“It’s all right! Splendid!” cried he when within ten paces of his wife, in answer to the anxious expression on her face. “Just think, we went together to those bushes, and he looked and looked at them—he even plucked a leaf and chewed it. ‘What sort of a tree is this?’ says he.”

“‘I don’t know, your Excellency,’ said I.

“‘It’s a little birch, I suppose,’ says he.

“‘Yes, probably, your Excellency.’”

Then he turned to me and held out his hand.

“‘I beg your pardon, lieutenant,’ he says. ‘I must be getting old, that I didn’t remember those bushes.’ He’s a fine man, that professor, and he knows a lot. I felt quite sorry to deceive him. He’s one of the best professors we have. His learning is simply wonderful. And how quick and accurate he is in marking the plans—marvellous!”

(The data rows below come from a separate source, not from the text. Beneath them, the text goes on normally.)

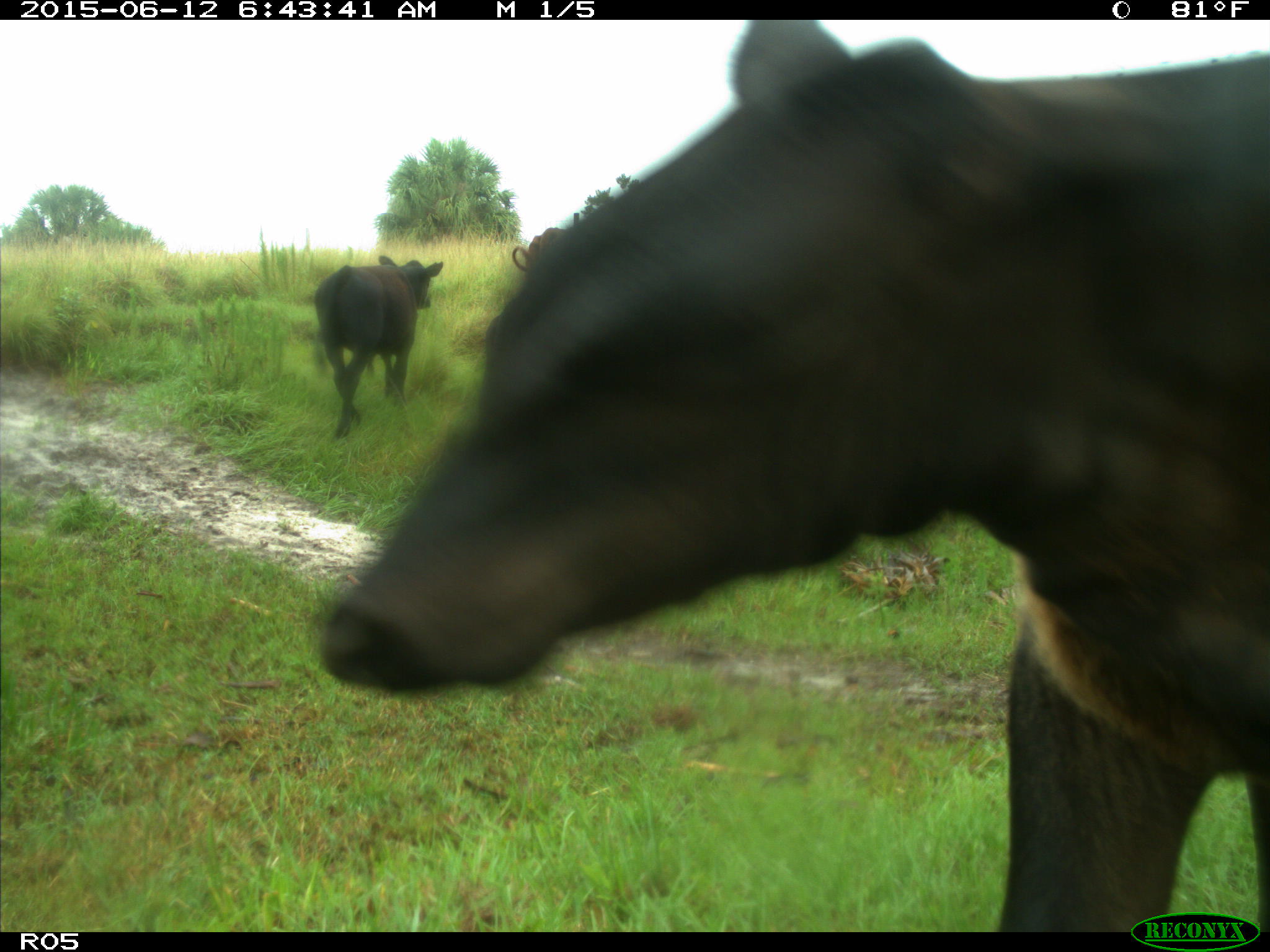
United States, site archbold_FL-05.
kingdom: Animalia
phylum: Chordata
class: Mammalia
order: Artiodactyla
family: Bovidae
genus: Bos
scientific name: Bos taurus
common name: domestic cow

But this meant little to Vera. She wanted to hear over and over again exactly what the professor had said about the bushes. She was interested in the smallest details—the expression on the professor’s face, the tone of his voice when he said he must be growing old, exactly how Kolya felt....

They went home together as if there had been no one in the street except themselves, holding each other by the hand and laughing at nothing. The passers-by stopped to look at them; they seemed such a strange couple.

Never before had Nikolai Yevgrafovitch enjoyed his dinner so much as on that day. After dinner, when Vera brought a glass of tea to him in the study, husband and wife suddenly looked at one another, and both laughed.

“What are you laughing at?” asked Vera.